Tiago lançou um olhar severo ao filho e soltou uma praga. Ele poderia ter batido em Miguel antes, mas esse tempo tinha passado faz tempo. Agora, diante dele estava não um garotinho, mas um jovem forte de dezesseis anos.
— Seu desgraçado! — Tiago acabou soltando.
— E você que se dane! — Miguel respondeu com fervor.
Tiago esmurrou a porta e saiu de casa. Sofia soluçou e cobriu o rosto com as mãos. Miguel ficou sem saber o que fazer ao lado dela, nunca soube como lidar com uma mãe que chorava, mas depois acabou a abraçando.
— Ah, Miguel, como vamos viver a partir de agora?
Miguel sabia que sua mãe se referia ao pai. Ele já tinha um problema com a bebida há tempos, e não importava quantas vezes Sofia tentasse convencê-lo, nem quantas lágrimas ela derramasse, Tiago sempre escolhia a garrafa em vez da família.
— Mãe, por que você não simplesmente vai embora dele? — perguntou Miguel, com uma expressão sisuda.
— Você está louco? Como posso deixar o Tiago? Sem mim, ele não vai conseguir sobreviver!
Sofia balançou a mão, enxugou os olhos molhados e foi para a cozinha preparar o jantar. Ela sabia que Tiago chegaria tarde e pela manhã, certamente, estaria faminto, então tentava fazer algo bom para ele.
Miguel não conseguia entender por que sua mãe se preocupava tanto com o pai. O homem quase a agrediu, e mesmo assim, ela continuava a cuidar dele. Por quê? Para quê? Miguel não se aguentou e entrou na cozinha com uma pergunta séria:
— Mãe, você não tem um pouco de respeito próprio?
— Como assim? Filho, ele é meu marido! Como eu poderia deixá-lo sozinho? E a comida precisa ser feita de qualquer forma.

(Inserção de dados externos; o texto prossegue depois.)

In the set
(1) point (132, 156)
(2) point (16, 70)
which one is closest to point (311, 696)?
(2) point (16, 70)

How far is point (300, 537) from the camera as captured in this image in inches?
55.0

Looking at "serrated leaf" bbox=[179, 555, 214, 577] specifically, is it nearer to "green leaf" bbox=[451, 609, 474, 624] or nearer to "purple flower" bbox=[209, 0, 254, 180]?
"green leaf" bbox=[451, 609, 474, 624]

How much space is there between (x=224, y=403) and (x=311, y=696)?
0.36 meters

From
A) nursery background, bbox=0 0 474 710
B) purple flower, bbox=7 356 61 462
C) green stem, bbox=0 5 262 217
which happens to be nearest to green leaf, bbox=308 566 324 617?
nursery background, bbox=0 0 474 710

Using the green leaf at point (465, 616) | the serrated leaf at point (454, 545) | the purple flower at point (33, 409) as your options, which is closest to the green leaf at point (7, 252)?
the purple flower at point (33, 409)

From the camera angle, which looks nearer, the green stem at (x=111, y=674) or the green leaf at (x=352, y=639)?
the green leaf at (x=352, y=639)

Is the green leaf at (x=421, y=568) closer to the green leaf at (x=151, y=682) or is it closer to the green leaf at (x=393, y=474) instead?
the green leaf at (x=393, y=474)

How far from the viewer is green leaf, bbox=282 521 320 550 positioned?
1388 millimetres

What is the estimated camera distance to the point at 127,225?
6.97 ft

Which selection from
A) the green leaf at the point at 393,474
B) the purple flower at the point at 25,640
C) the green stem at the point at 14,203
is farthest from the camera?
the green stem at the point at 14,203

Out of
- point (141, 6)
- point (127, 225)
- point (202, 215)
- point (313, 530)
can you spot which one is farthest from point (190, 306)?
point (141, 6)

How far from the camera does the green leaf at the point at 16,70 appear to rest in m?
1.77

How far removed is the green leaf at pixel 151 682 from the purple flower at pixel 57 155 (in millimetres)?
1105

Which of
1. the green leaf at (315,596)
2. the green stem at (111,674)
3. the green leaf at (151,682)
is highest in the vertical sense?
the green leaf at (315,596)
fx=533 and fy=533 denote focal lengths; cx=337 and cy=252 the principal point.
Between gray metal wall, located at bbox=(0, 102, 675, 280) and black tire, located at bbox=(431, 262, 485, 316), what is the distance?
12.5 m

Eu prometi ao Tiago que seria uma boa esposa em qualquer situação, e eu cumpro minha palavra.
— Mãe, mas isso é uma tolice! Ele nunca cumpre o dele! No dia do casamento ele também fez promessas! Disse que te amaria e nunca te machucaria. E agora, o que aconteceu?
Miguel teimou em chamar Tiago de “ele” ou pelo nome, sem querer reconhecê-lo como pai. Ele já decidira que os pais não deveriam se comportar daquela forma.
— Miguel, não julgue seu pai tão severamente. Ele tem seus problemas e não sabe lidar com eles. Isso acontece.
— Mãe, isso é só uma justificativa! Todo mundo enfrenta problemas na vida! Isso não significa que ele deve te agredir ou a mim e beber.
Sofia baixou as mãos enquanto cozinhava. Ela sabia que o filho estava certo e compreendia tudo. Mas, ao mesmo tempo, não conseguia se forçar a desistir, a deixá-lo, a pedir o divórcio… Sofia ainda acreditava que, um dia, Tiago mudaria. Ele pararia de beber e garantia que a amaria como antes. Mas essas esperanças já faziam dez anos que a acompanhavam. E o que mudou?
— Miguel, eu preciso pensar um pouco — disse Sofia, baixinho.
Miguel achou que não havia nada a pensar, mas não discutiu, percebendo que sua mãe realmente estava refletindo sobre algo.
Ele saiu para cuidar de suas coisas. Ele sabia que seu pai ainda demoraria para voltar, então não precisava se preocupar com a mãe. Miguel se acostumara a protegê-la, então isso parecia algo normal, embora soubesse que não deveria ser assim. Tiago era perigoso apenas quando precisava de bebida; quando estava embriagado, ele não agredia Sofia ou filho.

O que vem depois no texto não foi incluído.